The main objective in treating skin cancer is the radical removal of the malignant tumor. For this purpose, scalpel excision is carried out within healthy tissue and 1-2 cm from the periphery, which allows the most complete removal of atypical cells. Obligatory after surgery is performed intraoperative microscopic analysis aimed at detecting tumor cells in the resection margins. If they are absent, the operation is considered adequate.

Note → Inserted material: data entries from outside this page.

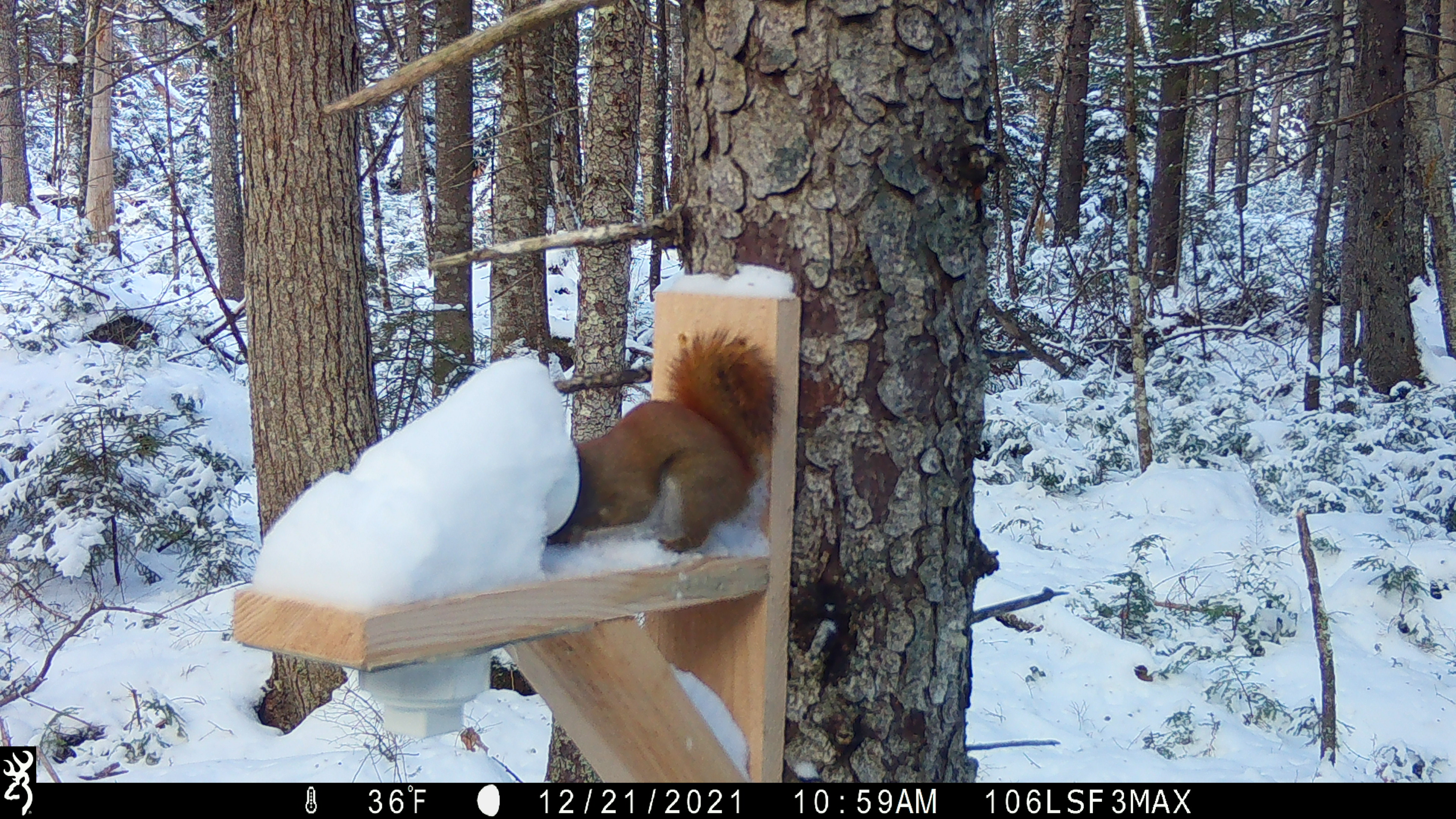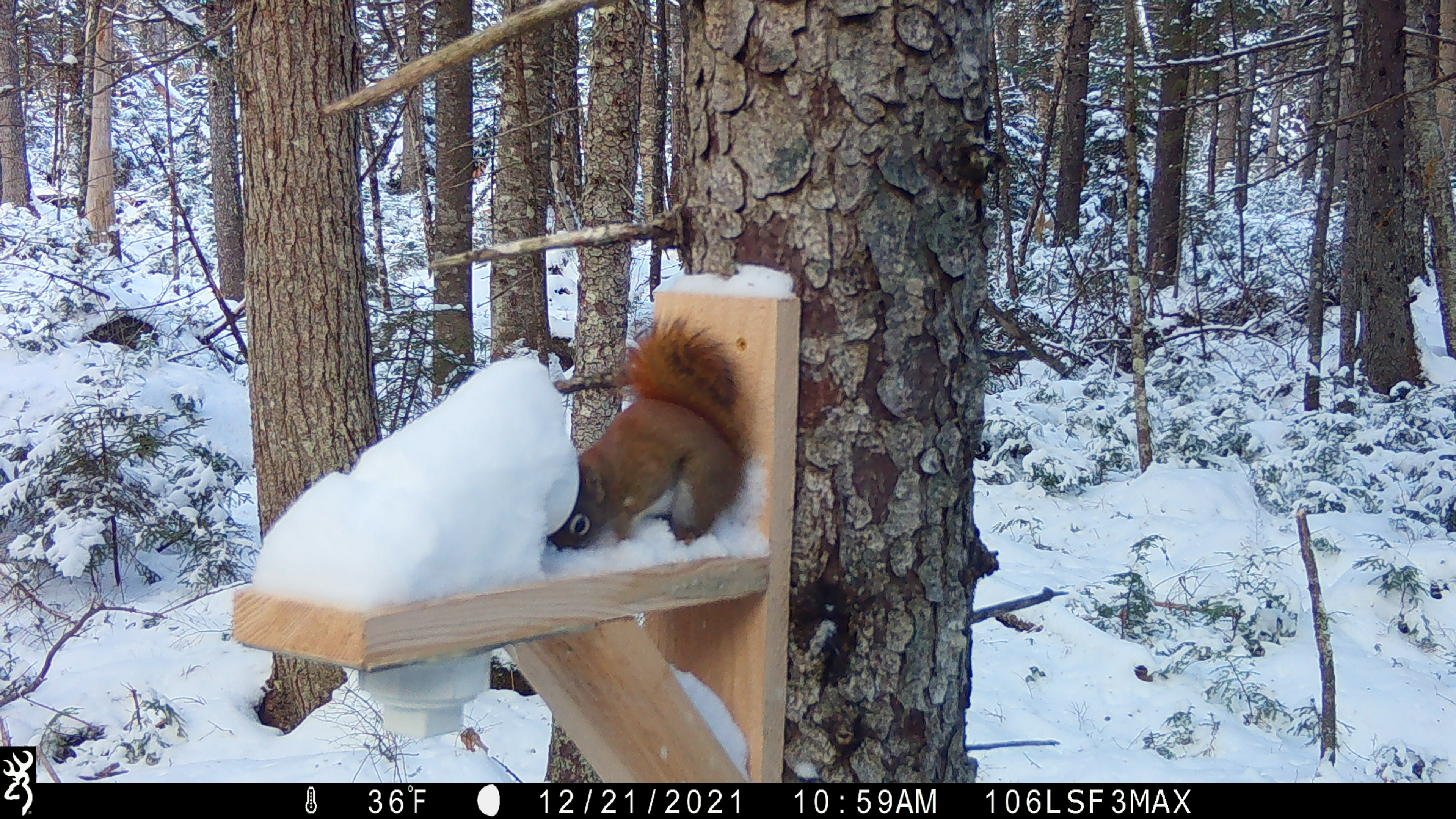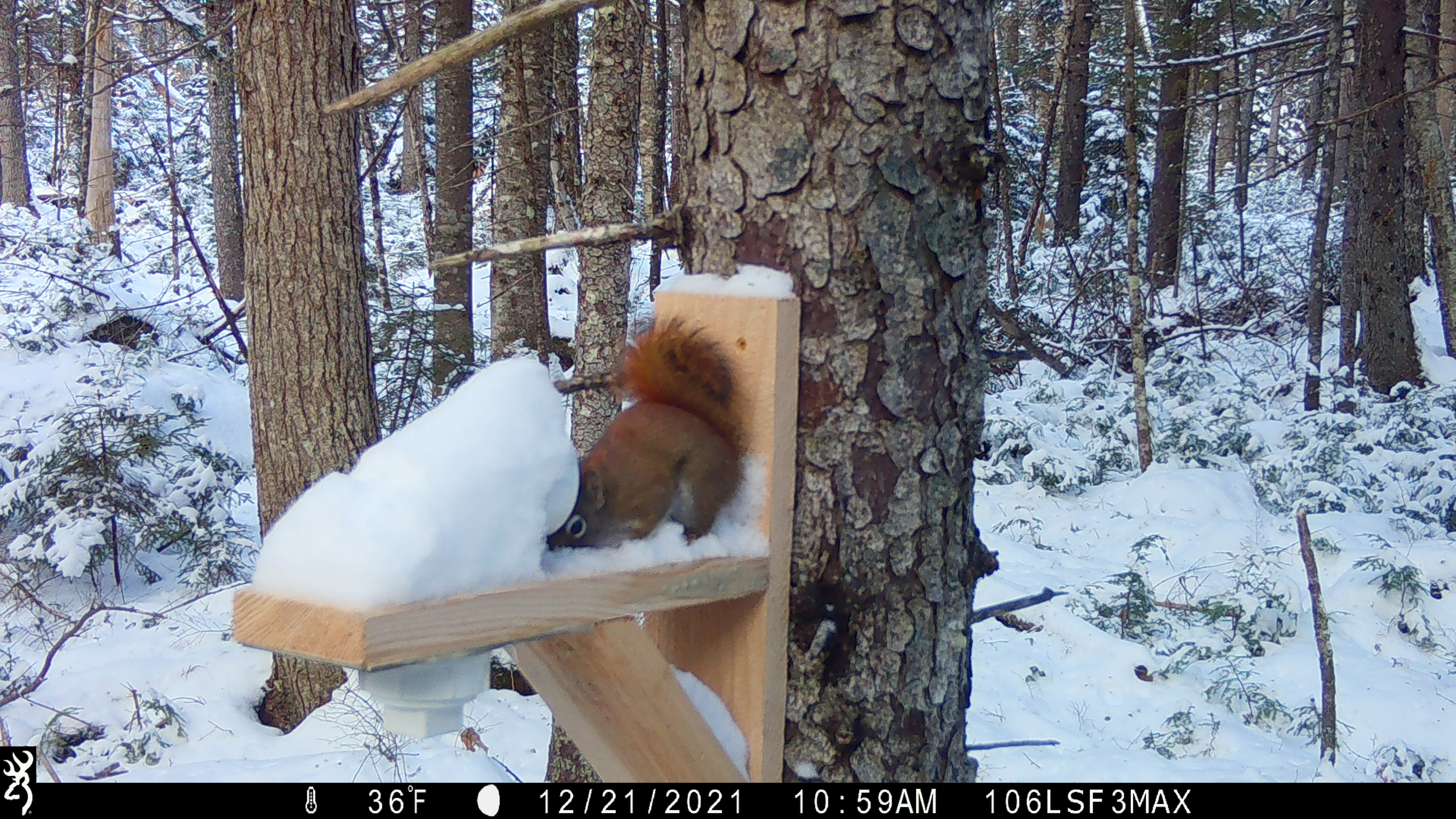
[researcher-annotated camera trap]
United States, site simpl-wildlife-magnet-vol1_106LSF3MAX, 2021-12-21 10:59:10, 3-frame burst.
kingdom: Animalia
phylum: Chordata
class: Mammalia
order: Rodentia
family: Sciuridae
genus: Tamiasciurus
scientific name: Tamiasciurus hudsonicus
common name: red squirrel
Red squirrel (Tamiasciurus hudsonicus).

In addition to the scalpel, a neodymium or carbon dioxide laser can sometimes be used to excise skin cancer. If the cancer is detected early, it can be removed by laser or electrocoagulation. The doctor captures about 0.5 – 1 cm of visually unchanged tissue in the latter case. If the disease is detected at stage zero or one, and the tumor cells have a high degree of differentiation, freezing (cryodestruction) can be performed. This method has one significant disadvantage – the impossibility of postoperative histologic diagnostics. Therefore, cryodestruction can only be performed when an accurate morphologic diagnosis is established at the preoperative stage.

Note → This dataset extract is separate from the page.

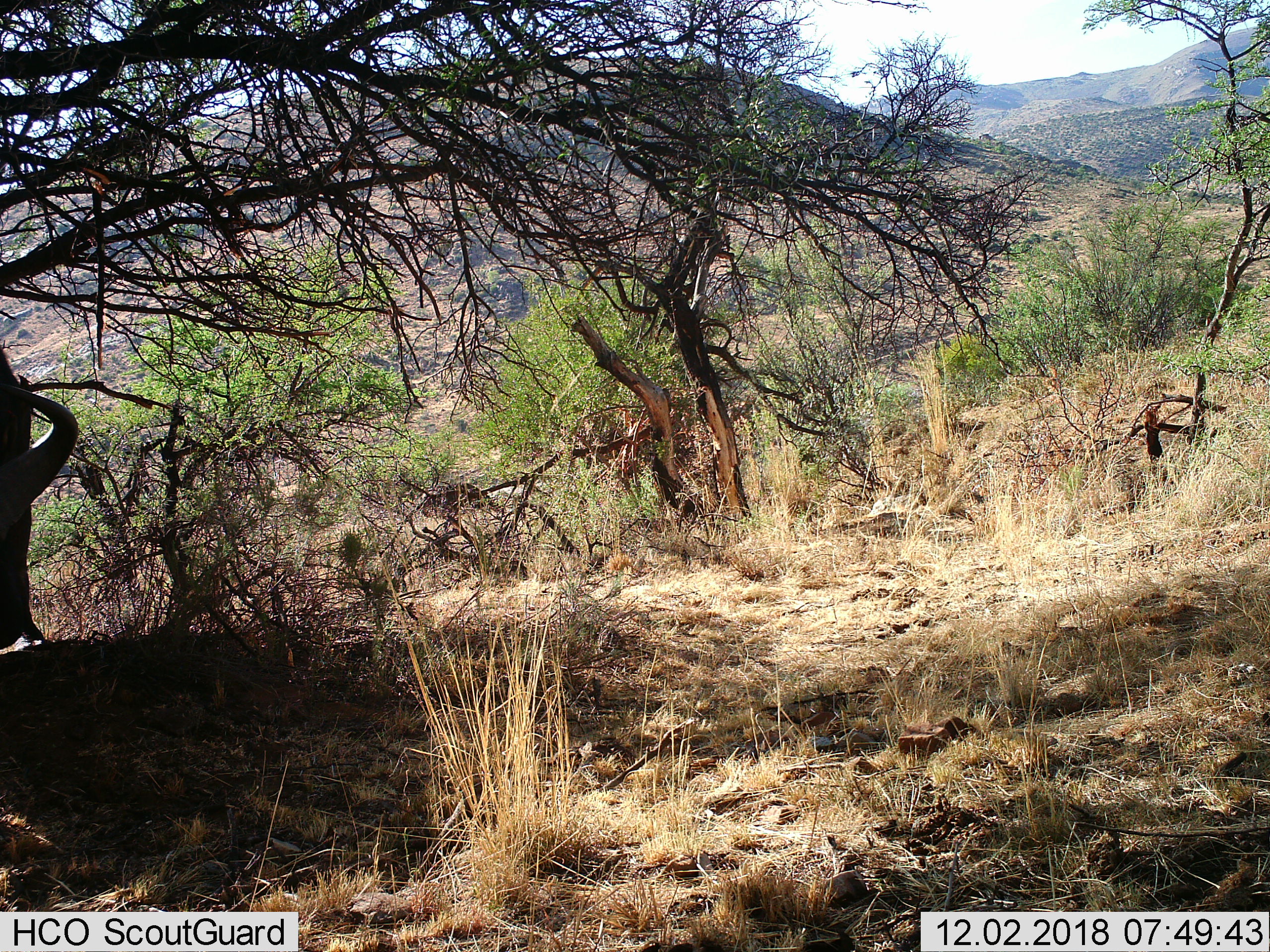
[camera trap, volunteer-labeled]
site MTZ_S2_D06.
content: unidentified animal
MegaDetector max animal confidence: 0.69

All these treatment options are available in more than 780 hospitals worldwide (https://doctor.global/results/diseases/skin-cancer). For example, Mohs surgery can be performed in 31 clinics across Germany for an approximate price of $5,0K (https://doctor.global/results/europe/germany/all-cities/all-specializations/procedures/mohs-surgery). 

Skin cancer prevention

Skin cancer prevention is based on protecting the dermis from potential carcinogens. First of all, this applies to ultraviolet radiation. Sunbathing is allowed only during safe hours (before 11 pm and after 4 pm). A sunscreen with a high level of protection should be applied to the skin. The skin also needs protection from radiation, injury, and exposure to too high or too low temperatures.

People in hazardous industries (chemical and radioactive production) should strictly observe safety precautions and use personal protective equipment.

Rehabilitation 

Rehabilitation after surgical treatment of skin cancer involves timely dressings to prevent wound infection and thus create better conditions for tissue healing. Further treatment tactics can be adjusted, considering the results of postoperative histologic examination.

Skin Cancer Awareness: Identifying Signs, Prevention, and Treatment Options FAQ

The diagnosis and treatment of this disease are handled by an oncologist with the appropriate specialization. In the presence of suspicious moles, visiting a dermatologist should be the first step in the examination. Dermatoscopy will answer questions and determine the most likely nature of the disease.
Neoadjuvant therapy is aimed at reducing the size of the primary focus. It allows the creation of better technical conditions for surgical intervention. Adjuvant therapy may be indicated after surgery and is aimed at destroying potentially remaining malignant cells.